§ **EXERCISE GOAL**
Through the end of the data below, output every line exactly, beginning with the line that contains "Vietnam;Lao, site loc_0348, 2020-05-17".

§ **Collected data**

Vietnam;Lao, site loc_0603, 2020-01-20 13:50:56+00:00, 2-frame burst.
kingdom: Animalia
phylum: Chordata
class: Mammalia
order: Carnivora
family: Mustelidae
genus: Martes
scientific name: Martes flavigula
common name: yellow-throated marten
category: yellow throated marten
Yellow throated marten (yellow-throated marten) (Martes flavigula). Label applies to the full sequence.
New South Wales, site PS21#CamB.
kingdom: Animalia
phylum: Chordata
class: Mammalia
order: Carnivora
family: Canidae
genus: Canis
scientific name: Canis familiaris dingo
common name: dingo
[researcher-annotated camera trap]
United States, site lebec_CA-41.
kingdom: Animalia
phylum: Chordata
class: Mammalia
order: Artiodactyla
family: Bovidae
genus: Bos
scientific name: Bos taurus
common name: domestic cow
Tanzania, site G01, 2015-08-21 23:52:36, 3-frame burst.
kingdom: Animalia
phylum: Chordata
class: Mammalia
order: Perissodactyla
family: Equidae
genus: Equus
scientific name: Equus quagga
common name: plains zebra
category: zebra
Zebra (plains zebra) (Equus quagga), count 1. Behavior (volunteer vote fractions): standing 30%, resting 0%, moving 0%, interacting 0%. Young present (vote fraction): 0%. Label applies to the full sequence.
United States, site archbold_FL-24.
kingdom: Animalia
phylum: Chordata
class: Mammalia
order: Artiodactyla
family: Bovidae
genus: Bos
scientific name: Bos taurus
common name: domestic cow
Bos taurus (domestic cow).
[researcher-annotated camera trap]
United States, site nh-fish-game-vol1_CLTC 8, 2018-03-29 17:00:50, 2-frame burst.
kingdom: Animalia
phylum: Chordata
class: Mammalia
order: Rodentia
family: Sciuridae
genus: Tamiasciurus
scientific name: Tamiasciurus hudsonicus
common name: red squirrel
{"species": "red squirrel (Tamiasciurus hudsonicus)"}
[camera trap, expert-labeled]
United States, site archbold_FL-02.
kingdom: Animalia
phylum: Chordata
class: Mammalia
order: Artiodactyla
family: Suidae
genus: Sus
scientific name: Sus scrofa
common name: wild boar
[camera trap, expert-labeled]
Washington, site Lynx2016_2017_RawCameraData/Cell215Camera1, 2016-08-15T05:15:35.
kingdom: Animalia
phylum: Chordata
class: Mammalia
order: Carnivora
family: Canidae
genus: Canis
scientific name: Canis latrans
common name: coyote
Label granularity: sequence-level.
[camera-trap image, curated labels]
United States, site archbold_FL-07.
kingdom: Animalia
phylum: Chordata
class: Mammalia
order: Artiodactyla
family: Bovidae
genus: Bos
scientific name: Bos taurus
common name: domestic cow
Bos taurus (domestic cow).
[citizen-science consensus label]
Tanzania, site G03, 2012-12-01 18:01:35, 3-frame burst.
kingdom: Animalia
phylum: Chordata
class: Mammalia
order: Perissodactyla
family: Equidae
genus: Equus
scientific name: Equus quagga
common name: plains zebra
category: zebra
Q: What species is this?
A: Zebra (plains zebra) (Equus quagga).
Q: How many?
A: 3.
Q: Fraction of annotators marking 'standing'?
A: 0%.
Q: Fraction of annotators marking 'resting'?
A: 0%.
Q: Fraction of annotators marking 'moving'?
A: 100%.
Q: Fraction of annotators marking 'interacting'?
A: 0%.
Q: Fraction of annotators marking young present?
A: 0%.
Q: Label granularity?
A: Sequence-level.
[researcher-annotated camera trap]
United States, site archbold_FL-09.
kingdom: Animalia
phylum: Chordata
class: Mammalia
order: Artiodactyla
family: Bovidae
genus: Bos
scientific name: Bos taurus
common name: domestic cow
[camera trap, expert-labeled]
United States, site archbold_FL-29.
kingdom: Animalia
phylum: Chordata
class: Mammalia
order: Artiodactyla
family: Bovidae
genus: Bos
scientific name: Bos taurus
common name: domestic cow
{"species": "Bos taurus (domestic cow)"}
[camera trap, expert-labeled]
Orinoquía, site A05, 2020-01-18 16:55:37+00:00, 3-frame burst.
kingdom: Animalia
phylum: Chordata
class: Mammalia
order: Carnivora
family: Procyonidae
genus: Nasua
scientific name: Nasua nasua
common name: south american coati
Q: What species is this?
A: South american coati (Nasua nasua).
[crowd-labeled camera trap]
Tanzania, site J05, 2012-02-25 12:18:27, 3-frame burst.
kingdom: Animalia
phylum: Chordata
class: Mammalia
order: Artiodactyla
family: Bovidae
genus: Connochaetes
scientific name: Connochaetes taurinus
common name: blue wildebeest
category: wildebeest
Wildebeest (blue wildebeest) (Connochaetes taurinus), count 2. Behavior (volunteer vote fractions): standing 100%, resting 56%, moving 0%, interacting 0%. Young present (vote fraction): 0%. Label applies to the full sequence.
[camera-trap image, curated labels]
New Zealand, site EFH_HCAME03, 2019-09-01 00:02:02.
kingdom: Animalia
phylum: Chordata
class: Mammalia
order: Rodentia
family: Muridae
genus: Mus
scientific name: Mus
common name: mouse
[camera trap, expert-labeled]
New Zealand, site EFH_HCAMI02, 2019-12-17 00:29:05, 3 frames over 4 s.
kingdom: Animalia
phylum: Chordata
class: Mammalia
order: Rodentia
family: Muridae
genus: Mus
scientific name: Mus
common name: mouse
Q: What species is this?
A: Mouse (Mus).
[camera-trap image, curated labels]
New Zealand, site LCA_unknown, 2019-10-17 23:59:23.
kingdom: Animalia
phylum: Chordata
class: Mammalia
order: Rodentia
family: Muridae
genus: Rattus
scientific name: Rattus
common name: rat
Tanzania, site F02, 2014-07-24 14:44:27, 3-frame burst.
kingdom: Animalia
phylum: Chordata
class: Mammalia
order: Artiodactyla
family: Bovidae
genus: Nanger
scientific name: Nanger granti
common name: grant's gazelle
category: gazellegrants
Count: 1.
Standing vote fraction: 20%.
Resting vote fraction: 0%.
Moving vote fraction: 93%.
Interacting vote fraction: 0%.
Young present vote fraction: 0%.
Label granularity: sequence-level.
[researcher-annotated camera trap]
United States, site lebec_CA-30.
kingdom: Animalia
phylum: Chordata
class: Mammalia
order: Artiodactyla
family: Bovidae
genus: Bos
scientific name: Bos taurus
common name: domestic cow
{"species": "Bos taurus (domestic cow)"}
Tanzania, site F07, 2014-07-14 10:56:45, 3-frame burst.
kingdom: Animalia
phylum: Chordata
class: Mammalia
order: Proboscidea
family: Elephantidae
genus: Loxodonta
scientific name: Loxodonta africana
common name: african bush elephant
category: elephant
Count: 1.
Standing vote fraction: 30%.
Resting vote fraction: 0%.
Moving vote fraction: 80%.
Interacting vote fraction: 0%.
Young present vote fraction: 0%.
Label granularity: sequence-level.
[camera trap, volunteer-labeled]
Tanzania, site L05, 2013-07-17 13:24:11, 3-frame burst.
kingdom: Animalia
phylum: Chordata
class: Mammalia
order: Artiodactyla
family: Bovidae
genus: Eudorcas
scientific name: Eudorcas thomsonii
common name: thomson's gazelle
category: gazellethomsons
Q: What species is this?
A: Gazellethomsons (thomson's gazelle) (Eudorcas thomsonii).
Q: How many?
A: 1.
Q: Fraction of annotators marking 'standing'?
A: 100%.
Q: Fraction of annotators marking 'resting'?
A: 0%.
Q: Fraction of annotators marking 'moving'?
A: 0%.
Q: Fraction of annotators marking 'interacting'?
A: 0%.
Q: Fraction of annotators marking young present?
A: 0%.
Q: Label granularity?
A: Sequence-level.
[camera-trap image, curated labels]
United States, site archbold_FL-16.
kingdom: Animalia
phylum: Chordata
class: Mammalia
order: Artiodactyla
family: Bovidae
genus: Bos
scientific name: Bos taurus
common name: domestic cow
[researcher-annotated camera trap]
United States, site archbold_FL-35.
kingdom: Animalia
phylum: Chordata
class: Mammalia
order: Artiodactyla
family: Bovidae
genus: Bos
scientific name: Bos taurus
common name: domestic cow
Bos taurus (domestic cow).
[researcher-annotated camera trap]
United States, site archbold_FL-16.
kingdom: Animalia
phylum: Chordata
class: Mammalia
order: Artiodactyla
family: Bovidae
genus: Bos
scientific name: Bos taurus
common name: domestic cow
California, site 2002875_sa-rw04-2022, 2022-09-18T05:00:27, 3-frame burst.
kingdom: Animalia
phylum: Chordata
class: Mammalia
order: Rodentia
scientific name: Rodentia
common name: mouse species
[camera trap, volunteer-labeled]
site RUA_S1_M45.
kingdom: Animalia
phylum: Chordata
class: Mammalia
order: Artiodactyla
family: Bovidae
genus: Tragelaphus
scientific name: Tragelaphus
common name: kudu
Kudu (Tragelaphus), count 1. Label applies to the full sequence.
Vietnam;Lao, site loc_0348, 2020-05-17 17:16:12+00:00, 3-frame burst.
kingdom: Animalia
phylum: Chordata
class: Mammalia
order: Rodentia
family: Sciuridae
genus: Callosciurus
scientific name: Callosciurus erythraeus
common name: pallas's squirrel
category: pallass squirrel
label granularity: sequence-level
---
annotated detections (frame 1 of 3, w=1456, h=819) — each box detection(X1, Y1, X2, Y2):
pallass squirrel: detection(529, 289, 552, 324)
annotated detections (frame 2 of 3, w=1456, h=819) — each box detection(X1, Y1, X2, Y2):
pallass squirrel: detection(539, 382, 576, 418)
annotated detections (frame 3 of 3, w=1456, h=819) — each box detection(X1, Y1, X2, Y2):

§ **REPLY TO THE TASK**
Vietnam;Lao, site loc_0348, 2020-05-17 17:16:12+00:00, 3-frame burst.
kingdom: Animalia
phylum: Chordata
class: Mammalia
order: Rodentia
family: Sciuridae
genus: Callosciurus
scientific name: Callosciurus erythraeus
common name: pallas's squirrel
category: pallass squirrel
label granularity: sequence-level
---
annotated detections (frame 1 of 3, w=1456, h=819) — each box detection(X1, Y1, X2, Y2):
pallass squirrel: detection(529, 289, 552, 324)
annotated detections (frame 2 of 3, w=1456, h=819) — each box detection(X1, Y1, X2, Y2):
pallass squirrel: detection(539, 382, 576, 418)
annotated detections (frame 3 of 3, w=1456, h=819) — each box detection(X1, Y1, X2, Y2):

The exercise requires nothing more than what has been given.